Le vittorie non danno diritti, le sconfitte sì. Chi, come la sinistra italiana, registra un tracollo delle dimensioni emerse domenica 4 marzo ha diritto a una discussione reale, come in questi anni di piccole vittorie e sconfitte più o meno dissimulate non è avvenuto. In questi primi giorni e ore non sta accadendo – e del resto se la sinistra avesse la volontà e la capacità di affrontare discussioni reali non starebbe nella situazione in cui il paese l’ha trovata e lasciata il 4 marzo.

Sul piano decisivo più di tanti calcoli politologici (quale cultura politica si è messa in campo?) tutto pare ridursi al reciproco rimprovero: si è perso perché la sinistra è parsa troppo di sinistra, elitaria e sorda a paure e allarmi che dilagano nel paese; si è perso perché si è inseguita la destra, smarrendo la propria identità. Messo su questo piano, il dilemma non avrebbe storia: perché mai un paese che vorrebbe più sinistra non ha premiato una sinistra radicale che stavolta era in campo, con figure autorevoli e riconosciute?

Per reggere, la tesi ha bisogno di attribuire anche a quella sinistra radicale, con tutta la sua recente e meno recente storia, una subalternità all’egemonia neoliberista. Tesi più che forzata, a guardare proposte e linguaggi, e ingenerosa verso un tentativo pure sovraccarico più di rancori che di idee. I numeri dunque avrebbero facilmente ragione di questa sommaria controversia. Ma la statistica non è tutto.

Un esito elettorale non è solo una sentenza. C’è sempre un elemento di movimento, di cambiamento, di potenzialità

La politica è anche un campo di sentimenti e di identità. Un esito elettorale non è solo una sentenza (eppure lo è, mai fare finta che non lo sia). C’è sempre un elemento di movimento, di cambiamento, di potenzialità, specie in un’epoca di trasformazioni così fluide, rapide e fatali. È importante andare oltre la sterile controversia senza senso che occupa buona parte del confronto sui social e delle discussioni private per arrivare al cuore del problema, anzi dei numerosi problemi della sinistra contemporanea. Farlo però implicherebbe uno sforzo insopportabile per i tifosi delle opposte interpretazioni.
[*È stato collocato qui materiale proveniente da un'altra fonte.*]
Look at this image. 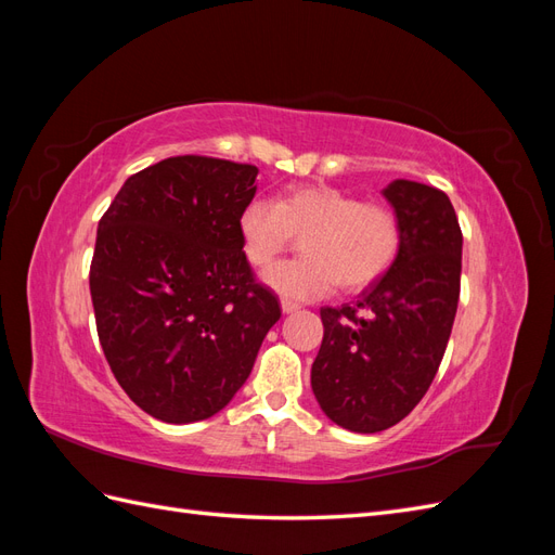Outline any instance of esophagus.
Returning <instances> with one entry per match:
<instances>
[{"instance_id": "34e87169", "label": "esophagus", "mask_w": 555, "mask_h": 555, "mask_svg": "<svg viewBox=\"0 0 555 555\" xmlns=\"http://www.w3.org/2000/svg\"><path fill=\"white\" fill-rule=\"evenodd\" d=\"M280 306H282V312H287V314L296 312L300 308V304H296V300H289V298H282Z\"/></svg>"}]
</instances>
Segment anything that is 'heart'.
<instances>
[{
	"instance_id": "b5f03b06",
	"label": "heart",
	"mask_w": 555,
	"mask_h": 555,
	"mask_svg": "<svg viewBox=\"0 0 555 555\" xmlns=\"http://www.w3.org/2000/svg\"><path fill=\"white\" fill-rule=\"evenodd\" d=\"M238 233L245 259L259 271L292 249L296 238L304 241V257L263 275L268 287L289 300L322 298L335 284L345 292L371 287L393 266L402 245L393 208L333 188H298L278 204L251 201L241 212Z\"/></svg>"
}]
</instances>
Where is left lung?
<instances>
[{"label": "left lung", "mask_w": 555, "mask_h": 555, "mask_svg": "<svg viewBox=\"0 0 555 555\" xmlns=\"http://www.w3.org/2000/svg\"><path fill=\"white\" fill-rule=\"evenodd\" d=\"M382 194L402 224L398 259L351 306L319 310L324 340L310 375L319 408L354 433L391 428L418 405L461 296L463 233L449 196L414 180Z\"/></svg>", "instance_id": "1"}]
</instances>
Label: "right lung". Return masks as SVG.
I'll list each match as a JSON object with an SVG mask.
<instances>
[{
	"instance_id": "obj_1",
	"label": "right lung",
	"mask_w": 555,
	"mask_h": 555,
	"mask_svg": "<svg viewBox=\"0 0 555 555\" xmlns=\"http://www.w3.org/2000/svg\"><path fill=\"white\" fill-rule=\"evenodd\" d=\"M259 169L182 155L133 173L99 220L90 294L125 393L166 424L229 405L282 310L255 280L241 212Z\"/></svg>"
}]
</instances>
Uno sforzo duplice: non ignorare la dimensione mondiale che ha la crisi della sinistra; entrare nel merito di misure, provvedimenti e culture politiche degli ultimi governi per capire come hanno o non hanno funzionato. E doppia dovrebbe essere anche la rinuncia: ai giudizi all’ingrosso che attribuiscono ai politici della nostra recente sinistra la responsabilità di aver spalancato le porte alla reazione (una responsabilità della quale non sono, per così dire, all’altezza nell’epoca di Trump); alle interpretazioni puramente ideologiche o banalmente pregiudiziali che volano alto ma non distinguono e non spiegano nulla. Uno sforzo di intelligenza, insomma, di serietà e (udite, udite) di materialismo.
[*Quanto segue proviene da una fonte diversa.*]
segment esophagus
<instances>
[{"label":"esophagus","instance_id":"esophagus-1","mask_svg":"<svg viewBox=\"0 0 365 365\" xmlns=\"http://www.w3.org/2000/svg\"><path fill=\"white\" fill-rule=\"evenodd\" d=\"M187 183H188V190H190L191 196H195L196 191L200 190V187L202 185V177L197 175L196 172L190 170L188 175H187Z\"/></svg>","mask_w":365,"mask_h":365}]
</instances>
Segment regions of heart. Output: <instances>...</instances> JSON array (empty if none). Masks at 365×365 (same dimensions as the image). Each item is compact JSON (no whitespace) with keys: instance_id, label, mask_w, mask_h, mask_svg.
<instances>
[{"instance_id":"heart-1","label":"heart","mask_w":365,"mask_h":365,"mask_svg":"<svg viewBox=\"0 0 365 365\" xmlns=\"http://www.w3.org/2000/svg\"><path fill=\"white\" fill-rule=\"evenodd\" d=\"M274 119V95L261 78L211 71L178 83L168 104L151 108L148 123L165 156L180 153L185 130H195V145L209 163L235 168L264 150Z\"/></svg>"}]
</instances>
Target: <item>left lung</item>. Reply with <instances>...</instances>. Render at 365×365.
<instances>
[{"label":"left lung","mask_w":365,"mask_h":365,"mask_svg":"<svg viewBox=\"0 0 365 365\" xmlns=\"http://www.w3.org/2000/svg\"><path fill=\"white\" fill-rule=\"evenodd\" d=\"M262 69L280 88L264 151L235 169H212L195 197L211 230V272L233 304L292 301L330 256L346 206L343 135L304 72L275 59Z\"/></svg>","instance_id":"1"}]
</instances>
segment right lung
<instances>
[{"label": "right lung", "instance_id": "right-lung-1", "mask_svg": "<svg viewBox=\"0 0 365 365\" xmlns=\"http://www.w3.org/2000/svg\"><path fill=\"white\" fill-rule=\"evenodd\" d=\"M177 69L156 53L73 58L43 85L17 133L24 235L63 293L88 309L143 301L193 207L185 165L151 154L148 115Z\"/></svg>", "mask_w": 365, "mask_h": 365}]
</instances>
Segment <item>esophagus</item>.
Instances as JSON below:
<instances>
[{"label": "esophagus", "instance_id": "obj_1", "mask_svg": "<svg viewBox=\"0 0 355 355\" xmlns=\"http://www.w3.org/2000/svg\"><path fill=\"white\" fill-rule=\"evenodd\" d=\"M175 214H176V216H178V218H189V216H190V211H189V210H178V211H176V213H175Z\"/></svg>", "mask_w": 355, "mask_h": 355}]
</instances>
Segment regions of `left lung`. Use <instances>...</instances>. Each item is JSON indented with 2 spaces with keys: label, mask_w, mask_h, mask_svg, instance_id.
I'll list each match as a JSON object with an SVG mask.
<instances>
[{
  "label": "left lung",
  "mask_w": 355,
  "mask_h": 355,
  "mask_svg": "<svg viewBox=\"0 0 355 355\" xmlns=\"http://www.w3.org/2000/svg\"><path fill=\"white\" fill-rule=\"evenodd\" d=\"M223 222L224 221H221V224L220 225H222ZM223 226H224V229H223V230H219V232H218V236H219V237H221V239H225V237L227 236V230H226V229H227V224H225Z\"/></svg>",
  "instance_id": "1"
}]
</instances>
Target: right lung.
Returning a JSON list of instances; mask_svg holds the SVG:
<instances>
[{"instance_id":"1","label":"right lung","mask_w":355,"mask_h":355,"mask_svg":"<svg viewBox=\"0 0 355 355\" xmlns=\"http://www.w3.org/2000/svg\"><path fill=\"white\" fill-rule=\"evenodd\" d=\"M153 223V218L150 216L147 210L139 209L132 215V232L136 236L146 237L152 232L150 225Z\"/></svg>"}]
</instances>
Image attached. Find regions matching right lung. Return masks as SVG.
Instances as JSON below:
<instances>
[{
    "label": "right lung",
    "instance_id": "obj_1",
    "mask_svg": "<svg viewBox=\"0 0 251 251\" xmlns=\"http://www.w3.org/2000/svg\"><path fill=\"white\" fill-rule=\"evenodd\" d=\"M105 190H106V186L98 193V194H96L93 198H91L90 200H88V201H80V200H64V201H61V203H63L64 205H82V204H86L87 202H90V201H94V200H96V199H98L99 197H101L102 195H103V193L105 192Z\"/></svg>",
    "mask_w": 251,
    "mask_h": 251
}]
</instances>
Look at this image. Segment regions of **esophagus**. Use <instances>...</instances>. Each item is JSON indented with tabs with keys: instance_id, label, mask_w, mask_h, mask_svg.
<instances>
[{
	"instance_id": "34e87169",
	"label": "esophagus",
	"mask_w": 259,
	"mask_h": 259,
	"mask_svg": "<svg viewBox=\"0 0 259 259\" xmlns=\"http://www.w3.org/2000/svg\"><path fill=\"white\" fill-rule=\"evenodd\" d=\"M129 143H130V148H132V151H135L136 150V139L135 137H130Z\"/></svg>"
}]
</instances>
La semplificazione è inutile
Per limitarsi ai due grandi temi che dovevano e non potevano che definire la sinistra del nuovo secolo (sicurezza sociale e diritti) come hanno funzionato idee e proposte delle sinistre nazionali e locali? E per limitarsi a due esempi italiani tra i molti possibili: perché dentro la crisi ha avuto l’esito che ha avuto una misura banalmente, rigorosamente egualitaria come un aumento salariale per tutti i lavoratori più poveri o meno ricchi (i famosi 80 euro)? Perché la rete di enormi speranze che ha accompagnato il cammino di leggi attese come le unioni civili, il fine vita, lo ius soli non è giunta fino alla loro completa realizzazione?
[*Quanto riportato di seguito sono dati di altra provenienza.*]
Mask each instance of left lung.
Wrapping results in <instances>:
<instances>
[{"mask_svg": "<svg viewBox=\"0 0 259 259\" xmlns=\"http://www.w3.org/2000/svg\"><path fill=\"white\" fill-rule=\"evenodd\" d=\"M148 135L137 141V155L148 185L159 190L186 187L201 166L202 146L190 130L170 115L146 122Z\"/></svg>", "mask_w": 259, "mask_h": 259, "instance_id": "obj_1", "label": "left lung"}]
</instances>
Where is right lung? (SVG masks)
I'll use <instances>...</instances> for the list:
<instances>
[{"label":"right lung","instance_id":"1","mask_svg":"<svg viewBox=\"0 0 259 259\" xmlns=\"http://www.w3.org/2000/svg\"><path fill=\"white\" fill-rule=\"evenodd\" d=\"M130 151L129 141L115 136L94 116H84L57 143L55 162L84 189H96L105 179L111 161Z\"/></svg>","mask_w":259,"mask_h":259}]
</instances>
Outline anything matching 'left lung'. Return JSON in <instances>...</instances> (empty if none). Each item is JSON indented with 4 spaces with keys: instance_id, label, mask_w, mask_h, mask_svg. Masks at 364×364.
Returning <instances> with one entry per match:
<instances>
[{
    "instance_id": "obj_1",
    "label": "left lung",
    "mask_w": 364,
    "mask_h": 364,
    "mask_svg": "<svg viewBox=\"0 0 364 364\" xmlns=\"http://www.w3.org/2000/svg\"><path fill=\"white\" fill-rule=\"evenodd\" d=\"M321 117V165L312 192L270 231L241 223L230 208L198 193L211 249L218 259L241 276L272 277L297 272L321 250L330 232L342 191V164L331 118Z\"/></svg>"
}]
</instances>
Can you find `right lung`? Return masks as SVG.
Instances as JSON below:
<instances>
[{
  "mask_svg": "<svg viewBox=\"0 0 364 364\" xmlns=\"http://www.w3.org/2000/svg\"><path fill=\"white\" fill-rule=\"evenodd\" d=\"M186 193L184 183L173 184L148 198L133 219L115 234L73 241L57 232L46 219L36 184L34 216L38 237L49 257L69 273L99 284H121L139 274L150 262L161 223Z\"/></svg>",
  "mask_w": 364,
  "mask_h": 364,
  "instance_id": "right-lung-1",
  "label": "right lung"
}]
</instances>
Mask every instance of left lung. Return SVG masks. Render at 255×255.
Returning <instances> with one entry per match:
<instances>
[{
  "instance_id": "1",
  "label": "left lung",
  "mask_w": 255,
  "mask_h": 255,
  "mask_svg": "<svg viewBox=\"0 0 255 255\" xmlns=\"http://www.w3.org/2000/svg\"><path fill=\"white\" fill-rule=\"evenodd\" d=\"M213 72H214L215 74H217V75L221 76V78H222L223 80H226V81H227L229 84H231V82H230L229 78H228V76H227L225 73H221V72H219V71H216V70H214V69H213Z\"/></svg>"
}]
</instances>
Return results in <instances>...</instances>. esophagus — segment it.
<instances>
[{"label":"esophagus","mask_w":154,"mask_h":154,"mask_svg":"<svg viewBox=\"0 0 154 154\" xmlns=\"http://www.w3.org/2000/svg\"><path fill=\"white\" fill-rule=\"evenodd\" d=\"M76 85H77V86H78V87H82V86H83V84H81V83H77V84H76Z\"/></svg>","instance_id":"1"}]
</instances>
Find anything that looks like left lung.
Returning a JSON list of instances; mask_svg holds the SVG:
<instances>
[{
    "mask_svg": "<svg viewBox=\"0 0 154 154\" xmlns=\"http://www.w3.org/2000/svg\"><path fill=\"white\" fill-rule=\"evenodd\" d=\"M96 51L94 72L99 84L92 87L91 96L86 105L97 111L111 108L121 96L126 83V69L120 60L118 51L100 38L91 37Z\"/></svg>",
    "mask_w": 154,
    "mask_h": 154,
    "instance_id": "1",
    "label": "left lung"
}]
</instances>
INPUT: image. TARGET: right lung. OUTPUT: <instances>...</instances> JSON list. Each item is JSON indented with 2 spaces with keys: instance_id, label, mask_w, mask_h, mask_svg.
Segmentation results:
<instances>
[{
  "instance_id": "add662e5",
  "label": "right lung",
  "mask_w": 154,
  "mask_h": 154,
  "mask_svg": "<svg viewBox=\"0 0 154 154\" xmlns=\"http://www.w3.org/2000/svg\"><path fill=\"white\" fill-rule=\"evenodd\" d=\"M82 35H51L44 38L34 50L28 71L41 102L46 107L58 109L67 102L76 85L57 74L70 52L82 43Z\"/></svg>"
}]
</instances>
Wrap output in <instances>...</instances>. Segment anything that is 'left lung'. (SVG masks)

Le due narrazioni di cui sopra avrebbero le risposte pronte e le responsabilità in tasca: è colpa di una sinistra troppo elitaria da non essere più sinistra o invece no, è colpa di una sinistra così moderata che sinistra non lo è più. Sono risposte facili e false, ottuse nella loro complementarietà e interscambiabilità; ma soprattutto inutili.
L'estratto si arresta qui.